START DATASET RECORDS

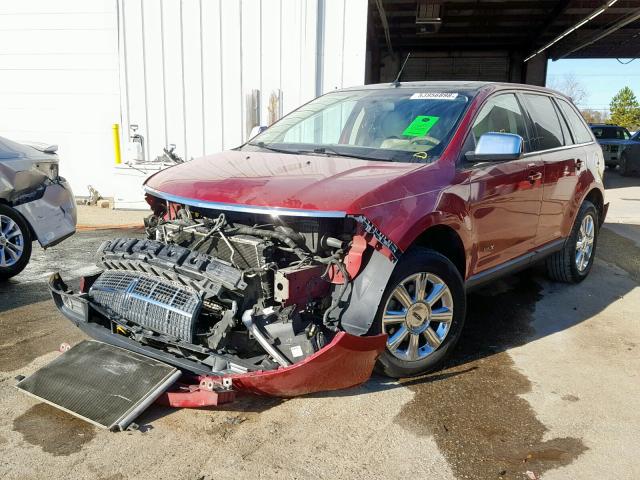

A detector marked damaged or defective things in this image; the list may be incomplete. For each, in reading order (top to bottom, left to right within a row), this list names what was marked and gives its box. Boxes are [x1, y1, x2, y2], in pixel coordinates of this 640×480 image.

damaged gray car [0, 135, 77, 280]
crushed front end [50, 192, 388, 398]
crumpled hood [146, 151, 424, 213]
damaged red suv [48, 81, 604, 394]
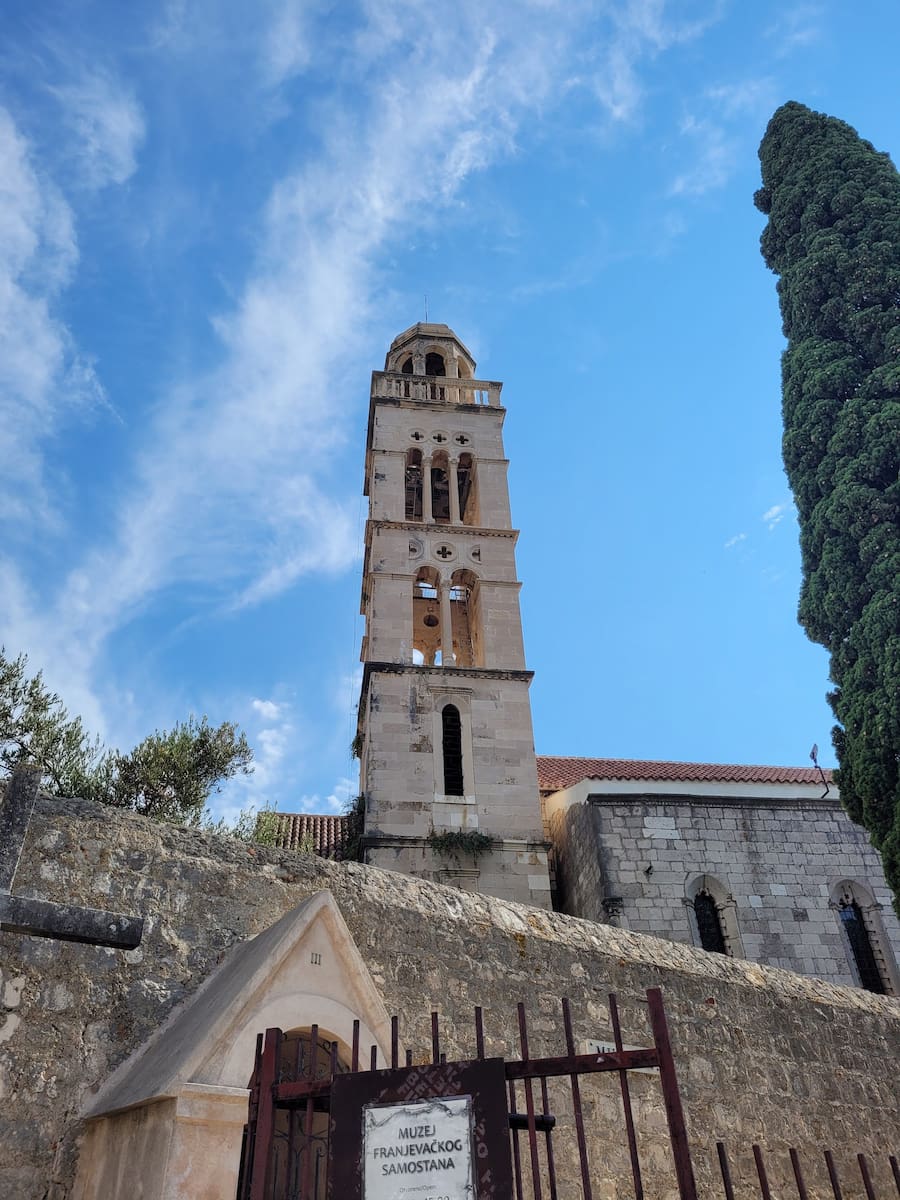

END DATASET RECORDS

◆ EXERCISE ◆
Count how many lines of the records above contain the word "damaged". Reply with the number alone.

◆ ANSWER TO THE EXERCISE ◆
3